Now, parts of HealthCare.gov do work. The front page layout with pictures of smiling insured citizens was designed by the smaller and widely respected web developer, Development Seed, which not only had a glitch-free launch, but put up their code to the public repository GitHub.com for criticism.
But, after GitHub’s healthcare page starting filling up with searing criticism, the White House yanked it.
Now, there are all sorts of well-intentioned reasons why the administration would behave in a closed, paranoid fashion. Republicans are circling like vultures for any weakness that could legitimize a delay or reversal of the Affordable Care Act. So the administration sweeps problems under a rug, in the hopes that they can sort out the mess later.
But these tactics are telling about the true values of the White House. When push comes to shove, it does not see democracy as a solution to problems.

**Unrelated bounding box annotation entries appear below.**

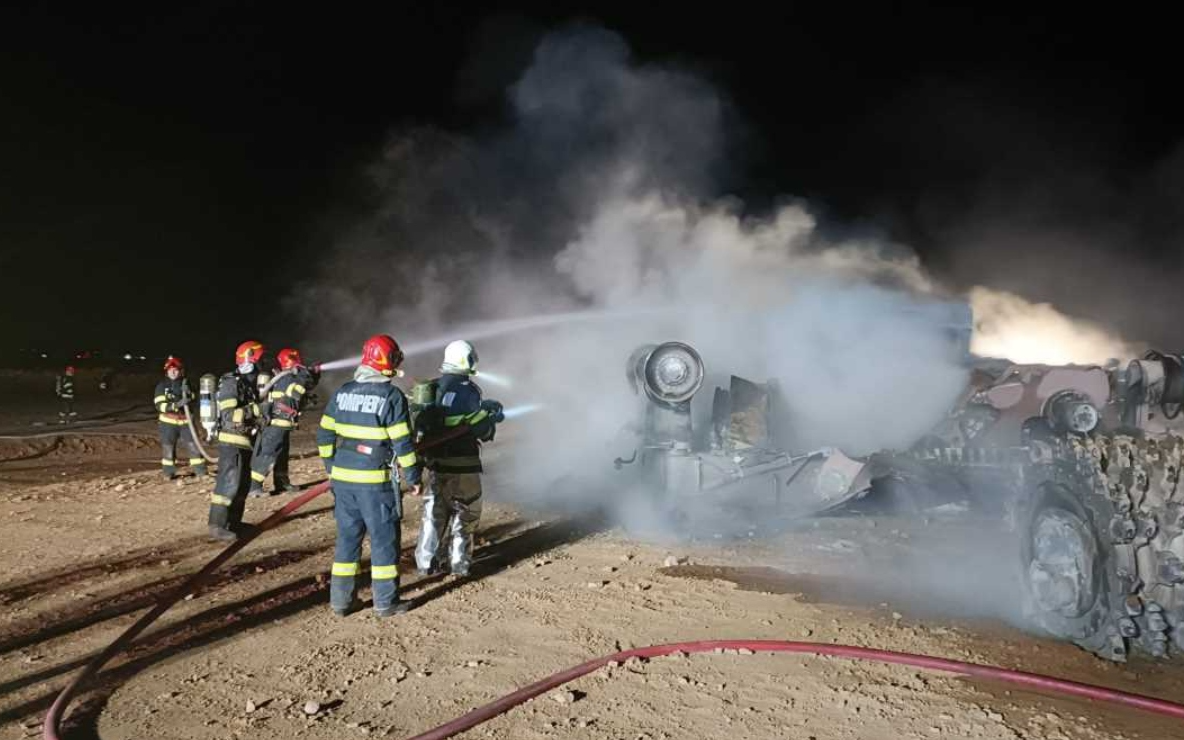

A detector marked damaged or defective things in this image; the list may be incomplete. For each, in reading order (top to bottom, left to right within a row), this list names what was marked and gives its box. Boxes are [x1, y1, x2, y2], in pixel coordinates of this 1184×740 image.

burned vehicle wreck [615, 338, 1184, 663]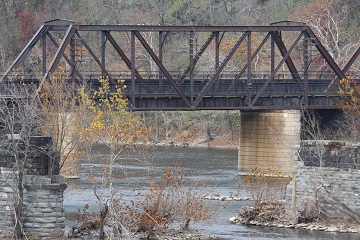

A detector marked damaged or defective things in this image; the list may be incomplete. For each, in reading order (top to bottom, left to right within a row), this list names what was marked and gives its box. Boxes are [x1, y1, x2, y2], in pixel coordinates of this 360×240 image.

rusty metal structure [1, 19, 358, 110]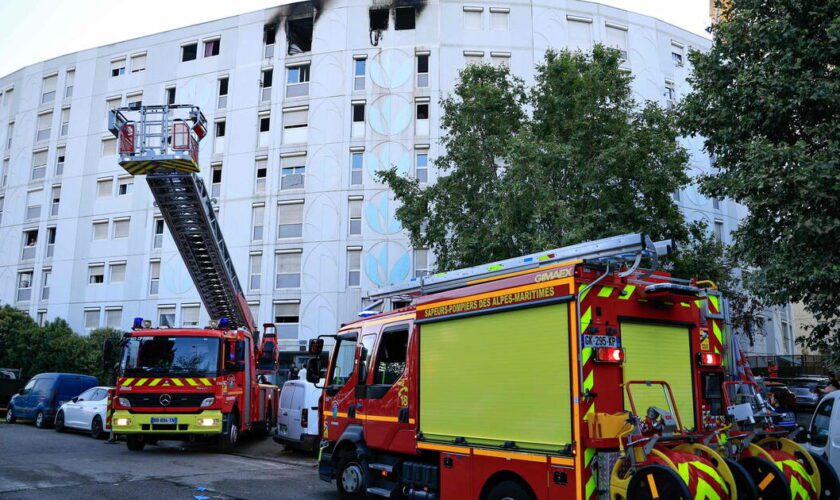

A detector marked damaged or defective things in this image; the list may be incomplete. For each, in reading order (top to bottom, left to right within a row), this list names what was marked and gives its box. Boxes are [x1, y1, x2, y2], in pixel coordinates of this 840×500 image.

fire-damaged window [370, 7, 388, 31]
broken window [370, 8, 388, 31]
broken window [398, 6, 416, 29]
fire-damaged window [396, 6, 418, 30]
fire-damaged window [288, 17, 316, 54]
broken window [288, 17, 316, 55]
broken window [179, 43, 195, 62]
fire-damaged window [372, 328, 408, 386]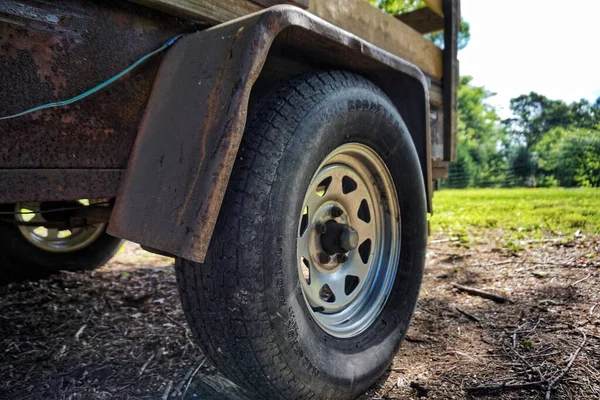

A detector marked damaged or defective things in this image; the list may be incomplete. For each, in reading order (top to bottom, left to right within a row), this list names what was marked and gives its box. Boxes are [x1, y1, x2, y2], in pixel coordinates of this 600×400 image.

rusty fender [108, 5, 434, 266]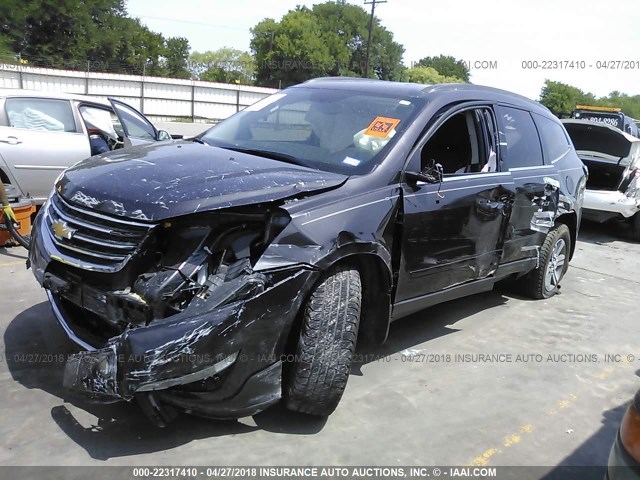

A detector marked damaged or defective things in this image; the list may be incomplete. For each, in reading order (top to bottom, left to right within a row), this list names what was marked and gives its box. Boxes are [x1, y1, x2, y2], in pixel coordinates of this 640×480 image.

broken headlight area [46, 206, 292, 338]
dented hood [55, 140, 348, 220]
damaged dark gray suv [30, 77, 592, 426]
exposed wheel well [556, 213, 580, 260]
dented hood [564, 119, 636, 166]
crumpled front bumper [584, 188, 640, 218]
crumpled front bumper [29, 208, 320, 422]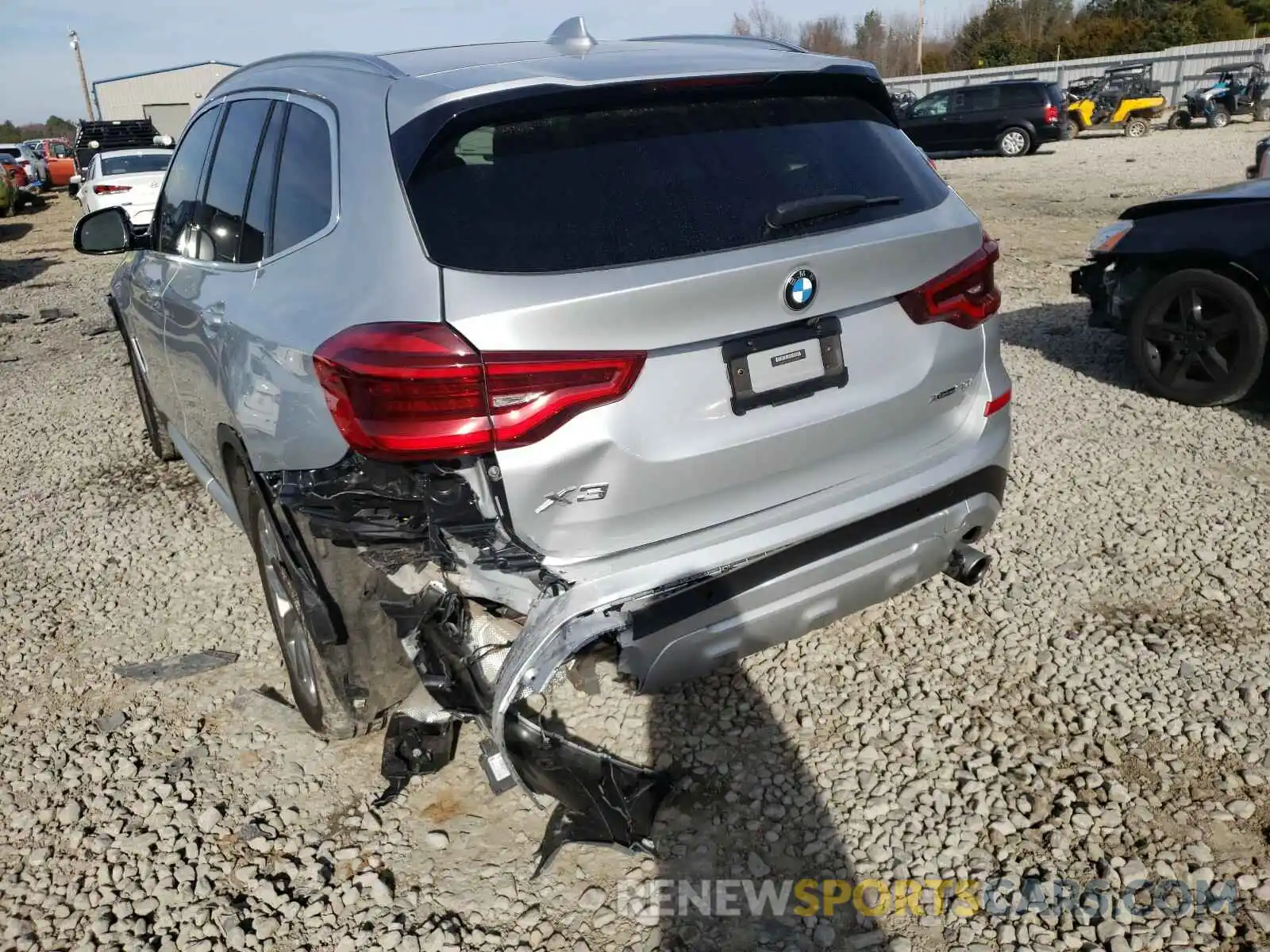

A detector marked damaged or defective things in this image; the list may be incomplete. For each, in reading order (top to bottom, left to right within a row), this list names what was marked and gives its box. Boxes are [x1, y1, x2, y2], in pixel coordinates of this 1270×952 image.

dark damaged car [74, 18, 1016, 868]
dark damaged car [1072, 178, 1270, 403]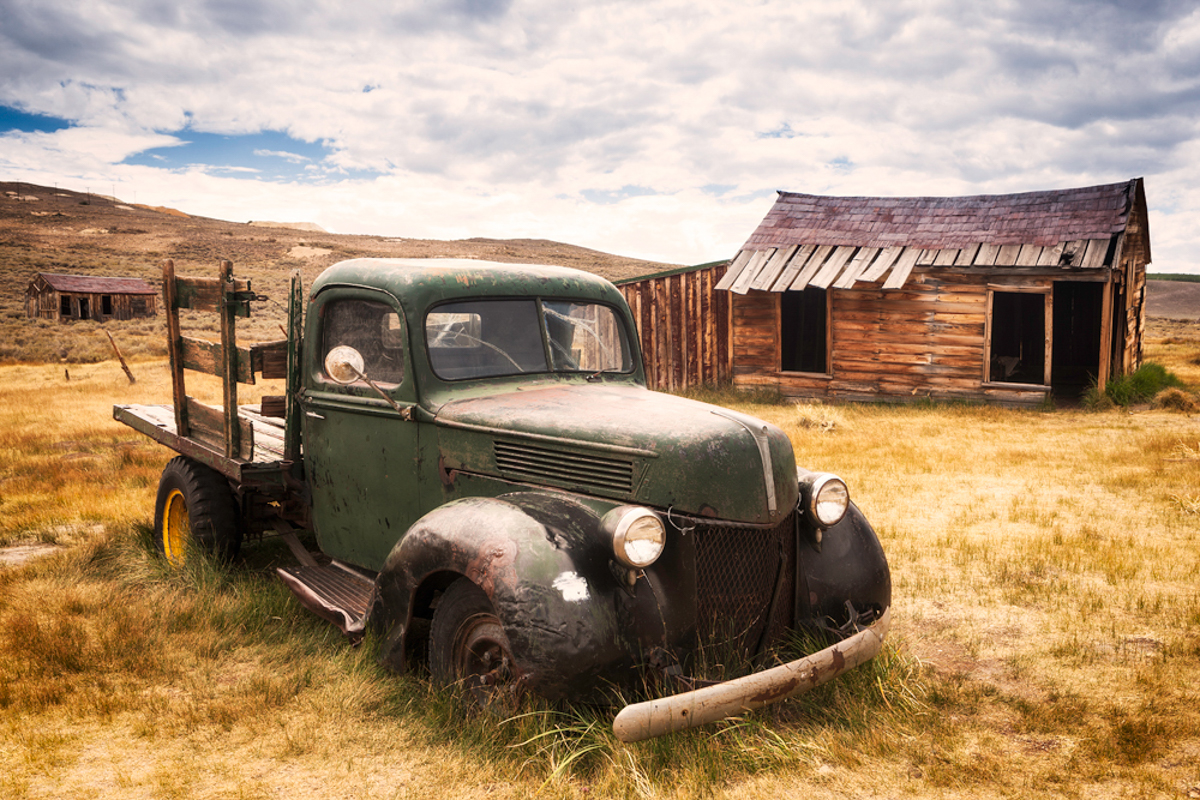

It does not trust citizens, it does not trust the press, and it definitely doesn’t trust the entrepreneurial spirit of small business.
Like a paranoid ruler, it only trusts what it can directly control. HealthCare.gov could have been a shining example of how an open exchange of ideas makes America a better place, setting precedent for a more innovative government generations to come. That was Obama’s big promise about the change he would bring to Washington. Now, our healthcare system is as broken as Obama’s promise.